Ему не раз приходилось мучиться с машиной и самолетом, снимать большую, тяжелую батарею, тащить, заряжать, заправлять дистиллированной водой, ругаться с начальством, чтобы выделили новую.
— Дефицит, задолбал, бля!
— Холодно, — сказала Людмила.
— Да, — согласился Виктор. — А что? Ноябрь — в ноябре должно быть холодно.
— Очень холодно, — повторила Людмила.
Стобур, разгоряченный прокручиванием вала, еще не замерз по-настоящему и, посмотрев на испуганную жену, сказал:
— Ну что, давай греться.
Он обнял Людмилу своими большими руками — так. Потом по-другому — так, потом еще раз перехватился — так. Тулупова просунула руки под рубашку к его теплому животу. Прижалась плотнее. Стобур чувствовал забытый и знакомый запах своей женщины, на ночном морозце в кабине грузовика он был близкий, яркий, настоянный. Он взял в ладонь Людмилину грудь, сдавил, удивляясь ее размеру и упругости, но она его остановила:
— Не надо, у меня молоко потечет. Мне вообще-то сцедиться надо. Сколько мы здесь еще просидим?

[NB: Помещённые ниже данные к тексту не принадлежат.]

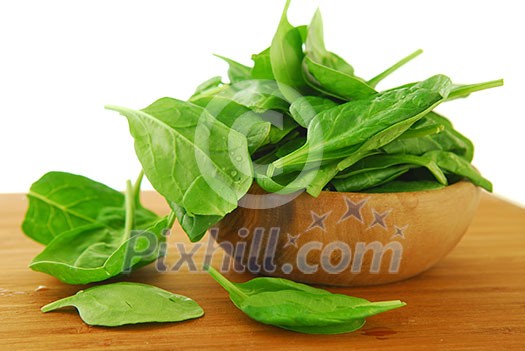 Fresh spinach iin a wooden bowl on a cutting board Fresh spinach iin a wooden bowl on a cutting board
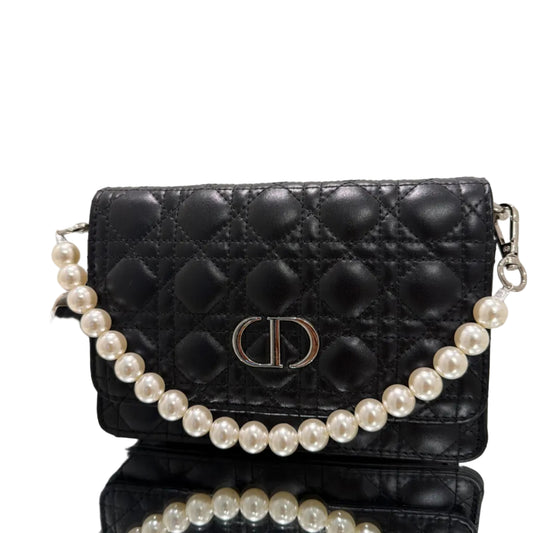 Black quilted handbag with a pearl strap on a reflective surface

— Не знаю. Я за дорогой слежу, фары издалека видно будет, — Стобур еще раз посмотрел в боковое зеркало. — Но уже ночь, и праздник, кто поедет здесь? Если бы трасса была, мы бы давно уехали…
Несколько минут они сидели молча.
Стремительная неподвижность ночи, ее запахи, обманчивая тишина, порывистый ветер, временами подсвистывавший в щелях плохо пригнанных дверей грузовика, все это входило в них и отражалось во вдруг возникшем желании сказать друг другу что-нибудь по правде. И хорошее. Но обоим было невозможно произнести приходившие на ум слова.
Стобур хотел сказать о том, что она зря приехала и никуда он не поедет, наелся столицей, общагой — хватит. И потом он думал о другой Людке, из райпотребсоюза, которая любила его и лазила по нему, как кошка, и не стеснялась ничего, даже матери за стеной — ей хоть что, если она хочет. Конечно, жениться на ней он не станет никогда, она и постарше его, и потом — зачем брать бабу с хвостом. А ты, Тулупова, со своими нежными, медленными девичьими ласками, да еще пристала с английским — учи. Нет, думал Стобур, хорошая ты, Тулупова, девка, сиськи у тебя вообще — на выставку достижений народного хозяйства можно, дочь у нас с тобой есть, но, честно тебе сказать, не в обиду, зачем мне дочь, ты ее для себя родила, я не просил, так что извини. Честно.